## Work to complete
Which cities does the news report on Libya below name as battleground cities where the alliance wants to protect civilians?

>> Begin Document text

The U.S.-led alliance is preparing to direct more attacks against leader Muammar Qaddafi’s ground forces as the U.S. and its partners try to resolve disputes over who will take over command.
The initial wave of allied airstrikes, concentrated on Libya’s air defenses, have not ended attacks on civilians by Qaddafi’s fighters, said U.S. Admiral Samuel Locklear, the tactical commander for the allied attacks on Libya. The alliance now is “considering all options” for using air power to protect civilians in battleground cities of Misrata, Ajdabiya and Zawiyah, said Locklear, who spoke to reporters at the Pentagon via telephone from his command ship in the Mediterranean Sea.

>> End Document text
>> Begin Record set

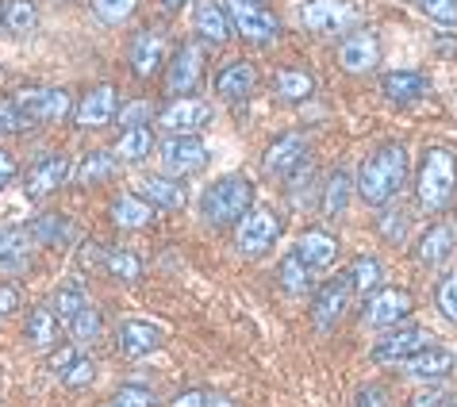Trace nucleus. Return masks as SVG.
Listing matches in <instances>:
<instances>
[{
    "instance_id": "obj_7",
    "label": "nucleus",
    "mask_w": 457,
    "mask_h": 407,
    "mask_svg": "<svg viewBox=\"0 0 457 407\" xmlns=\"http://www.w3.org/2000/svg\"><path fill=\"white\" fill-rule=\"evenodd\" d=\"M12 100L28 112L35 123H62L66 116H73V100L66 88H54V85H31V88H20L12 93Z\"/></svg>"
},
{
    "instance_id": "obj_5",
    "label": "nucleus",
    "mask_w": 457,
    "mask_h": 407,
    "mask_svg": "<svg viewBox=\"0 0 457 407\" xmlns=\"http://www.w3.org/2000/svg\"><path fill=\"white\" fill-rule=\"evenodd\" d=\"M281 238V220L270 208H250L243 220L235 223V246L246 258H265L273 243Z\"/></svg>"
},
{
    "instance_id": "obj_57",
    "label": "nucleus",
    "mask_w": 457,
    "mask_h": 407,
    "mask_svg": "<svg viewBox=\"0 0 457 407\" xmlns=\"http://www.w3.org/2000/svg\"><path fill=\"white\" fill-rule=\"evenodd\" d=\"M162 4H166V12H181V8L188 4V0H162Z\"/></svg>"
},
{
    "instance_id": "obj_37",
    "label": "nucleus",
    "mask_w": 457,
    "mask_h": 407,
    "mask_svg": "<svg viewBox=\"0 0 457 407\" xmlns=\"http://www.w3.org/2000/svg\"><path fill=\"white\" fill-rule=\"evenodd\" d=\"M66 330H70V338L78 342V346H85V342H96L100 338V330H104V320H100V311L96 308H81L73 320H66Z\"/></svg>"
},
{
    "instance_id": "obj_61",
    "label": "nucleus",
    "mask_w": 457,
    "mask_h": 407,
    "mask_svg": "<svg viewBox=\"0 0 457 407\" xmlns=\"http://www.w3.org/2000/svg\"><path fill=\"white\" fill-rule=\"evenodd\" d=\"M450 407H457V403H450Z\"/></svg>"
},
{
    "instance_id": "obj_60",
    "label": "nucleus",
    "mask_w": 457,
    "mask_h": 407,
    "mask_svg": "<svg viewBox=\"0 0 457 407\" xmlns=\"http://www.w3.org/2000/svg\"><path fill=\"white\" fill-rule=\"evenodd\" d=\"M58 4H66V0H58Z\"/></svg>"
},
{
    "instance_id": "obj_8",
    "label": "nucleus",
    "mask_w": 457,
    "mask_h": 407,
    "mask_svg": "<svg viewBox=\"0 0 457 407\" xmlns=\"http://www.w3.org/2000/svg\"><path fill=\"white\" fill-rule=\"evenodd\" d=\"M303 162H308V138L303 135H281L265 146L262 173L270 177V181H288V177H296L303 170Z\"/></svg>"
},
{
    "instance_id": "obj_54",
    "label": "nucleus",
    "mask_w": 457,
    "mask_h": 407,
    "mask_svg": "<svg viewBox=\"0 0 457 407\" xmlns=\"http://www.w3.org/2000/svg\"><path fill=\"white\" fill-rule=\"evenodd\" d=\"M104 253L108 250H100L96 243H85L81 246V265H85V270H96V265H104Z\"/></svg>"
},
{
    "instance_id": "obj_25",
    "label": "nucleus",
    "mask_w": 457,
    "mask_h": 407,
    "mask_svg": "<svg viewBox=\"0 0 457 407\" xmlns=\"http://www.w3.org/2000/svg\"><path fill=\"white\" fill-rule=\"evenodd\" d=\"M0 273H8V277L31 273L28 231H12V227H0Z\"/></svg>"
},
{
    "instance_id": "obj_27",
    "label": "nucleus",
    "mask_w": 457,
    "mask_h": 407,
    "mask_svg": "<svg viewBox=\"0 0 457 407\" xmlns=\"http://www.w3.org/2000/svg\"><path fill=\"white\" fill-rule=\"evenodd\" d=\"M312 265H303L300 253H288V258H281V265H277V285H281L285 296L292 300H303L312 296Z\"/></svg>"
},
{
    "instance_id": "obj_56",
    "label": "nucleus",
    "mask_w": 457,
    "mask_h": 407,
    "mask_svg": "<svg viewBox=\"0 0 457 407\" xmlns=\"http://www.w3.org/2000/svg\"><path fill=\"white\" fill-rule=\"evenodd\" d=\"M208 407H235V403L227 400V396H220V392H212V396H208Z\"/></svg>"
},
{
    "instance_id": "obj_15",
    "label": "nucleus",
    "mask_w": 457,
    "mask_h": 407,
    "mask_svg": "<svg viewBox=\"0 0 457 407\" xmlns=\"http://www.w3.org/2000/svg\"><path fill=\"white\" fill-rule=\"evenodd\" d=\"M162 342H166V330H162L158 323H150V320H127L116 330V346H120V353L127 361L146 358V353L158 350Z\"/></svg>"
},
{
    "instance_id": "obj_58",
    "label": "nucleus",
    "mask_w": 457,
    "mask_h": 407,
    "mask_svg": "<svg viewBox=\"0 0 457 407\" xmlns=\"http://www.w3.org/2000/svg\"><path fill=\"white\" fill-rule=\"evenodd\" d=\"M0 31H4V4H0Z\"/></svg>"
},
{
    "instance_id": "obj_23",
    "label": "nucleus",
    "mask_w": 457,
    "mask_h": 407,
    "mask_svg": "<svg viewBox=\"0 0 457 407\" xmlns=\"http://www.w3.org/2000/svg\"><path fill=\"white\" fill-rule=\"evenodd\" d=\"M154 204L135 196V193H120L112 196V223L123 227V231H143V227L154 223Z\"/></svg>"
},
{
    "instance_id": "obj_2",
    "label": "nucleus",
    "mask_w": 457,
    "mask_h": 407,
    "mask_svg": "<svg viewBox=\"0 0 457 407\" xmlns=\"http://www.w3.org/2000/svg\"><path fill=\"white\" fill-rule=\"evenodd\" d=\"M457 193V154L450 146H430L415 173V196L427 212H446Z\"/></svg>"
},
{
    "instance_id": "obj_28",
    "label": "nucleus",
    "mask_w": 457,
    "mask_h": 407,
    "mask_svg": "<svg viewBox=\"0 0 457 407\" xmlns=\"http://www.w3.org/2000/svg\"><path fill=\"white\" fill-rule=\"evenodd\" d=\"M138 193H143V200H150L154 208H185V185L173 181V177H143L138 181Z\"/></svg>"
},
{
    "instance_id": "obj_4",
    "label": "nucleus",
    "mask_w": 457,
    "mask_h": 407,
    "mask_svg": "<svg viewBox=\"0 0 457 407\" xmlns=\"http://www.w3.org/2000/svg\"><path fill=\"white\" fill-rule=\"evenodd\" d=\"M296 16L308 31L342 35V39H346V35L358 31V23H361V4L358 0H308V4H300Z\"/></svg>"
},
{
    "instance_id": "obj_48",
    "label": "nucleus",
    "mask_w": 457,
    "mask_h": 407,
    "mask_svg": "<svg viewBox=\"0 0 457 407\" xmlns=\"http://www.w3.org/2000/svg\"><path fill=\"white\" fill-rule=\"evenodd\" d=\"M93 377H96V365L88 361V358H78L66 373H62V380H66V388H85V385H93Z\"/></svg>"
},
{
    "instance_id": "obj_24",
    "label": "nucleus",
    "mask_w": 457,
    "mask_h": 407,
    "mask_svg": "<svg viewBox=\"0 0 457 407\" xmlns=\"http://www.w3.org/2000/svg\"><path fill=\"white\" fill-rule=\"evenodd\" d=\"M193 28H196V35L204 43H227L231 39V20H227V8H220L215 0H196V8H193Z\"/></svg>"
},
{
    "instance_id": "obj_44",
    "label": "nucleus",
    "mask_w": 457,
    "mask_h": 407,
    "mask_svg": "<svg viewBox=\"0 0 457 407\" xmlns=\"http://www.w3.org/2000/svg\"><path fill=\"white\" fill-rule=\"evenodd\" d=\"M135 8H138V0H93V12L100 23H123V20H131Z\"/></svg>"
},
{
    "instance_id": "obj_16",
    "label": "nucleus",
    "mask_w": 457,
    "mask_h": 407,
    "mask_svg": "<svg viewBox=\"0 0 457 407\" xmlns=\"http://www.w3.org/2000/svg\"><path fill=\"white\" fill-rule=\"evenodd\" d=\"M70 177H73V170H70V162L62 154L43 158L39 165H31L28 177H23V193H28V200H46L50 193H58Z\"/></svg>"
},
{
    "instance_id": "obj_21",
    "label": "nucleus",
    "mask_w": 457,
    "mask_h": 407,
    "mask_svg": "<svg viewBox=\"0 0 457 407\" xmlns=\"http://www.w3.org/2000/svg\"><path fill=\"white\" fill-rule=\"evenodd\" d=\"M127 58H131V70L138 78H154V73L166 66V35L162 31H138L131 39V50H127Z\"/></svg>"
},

>> End Record set
>> Begin Record set

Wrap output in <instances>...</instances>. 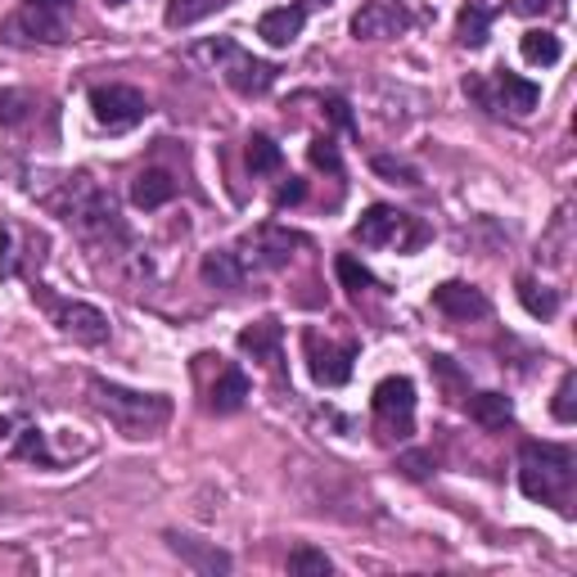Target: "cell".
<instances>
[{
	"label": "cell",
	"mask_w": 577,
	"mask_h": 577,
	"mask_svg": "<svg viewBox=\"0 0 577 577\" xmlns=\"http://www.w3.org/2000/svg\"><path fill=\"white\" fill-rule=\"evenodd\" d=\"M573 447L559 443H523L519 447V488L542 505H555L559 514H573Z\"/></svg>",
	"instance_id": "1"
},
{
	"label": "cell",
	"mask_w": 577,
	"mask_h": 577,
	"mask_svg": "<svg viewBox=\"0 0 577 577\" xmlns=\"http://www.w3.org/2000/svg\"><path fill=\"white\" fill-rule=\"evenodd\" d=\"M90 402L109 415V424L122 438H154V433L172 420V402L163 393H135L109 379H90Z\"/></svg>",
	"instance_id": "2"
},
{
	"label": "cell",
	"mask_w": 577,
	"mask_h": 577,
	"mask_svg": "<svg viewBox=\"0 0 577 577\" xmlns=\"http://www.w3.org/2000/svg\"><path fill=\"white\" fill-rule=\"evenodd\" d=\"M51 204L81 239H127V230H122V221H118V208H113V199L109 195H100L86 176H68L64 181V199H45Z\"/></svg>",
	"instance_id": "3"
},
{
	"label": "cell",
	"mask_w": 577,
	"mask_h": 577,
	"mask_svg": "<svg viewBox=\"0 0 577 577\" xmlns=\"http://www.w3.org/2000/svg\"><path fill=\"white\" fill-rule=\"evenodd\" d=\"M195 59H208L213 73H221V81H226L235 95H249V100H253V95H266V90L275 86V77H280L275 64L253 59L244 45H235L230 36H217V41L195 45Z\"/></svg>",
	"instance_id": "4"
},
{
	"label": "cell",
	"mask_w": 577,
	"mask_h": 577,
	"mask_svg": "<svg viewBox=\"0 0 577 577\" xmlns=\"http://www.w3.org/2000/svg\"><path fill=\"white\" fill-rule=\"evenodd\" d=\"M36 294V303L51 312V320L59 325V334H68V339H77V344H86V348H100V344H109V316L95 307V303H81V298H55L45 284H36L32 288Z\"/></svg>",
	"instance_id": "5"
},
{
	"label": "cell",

>> End Record set

## Response to this task
Misrata, Ajdabiya and Zawiyah.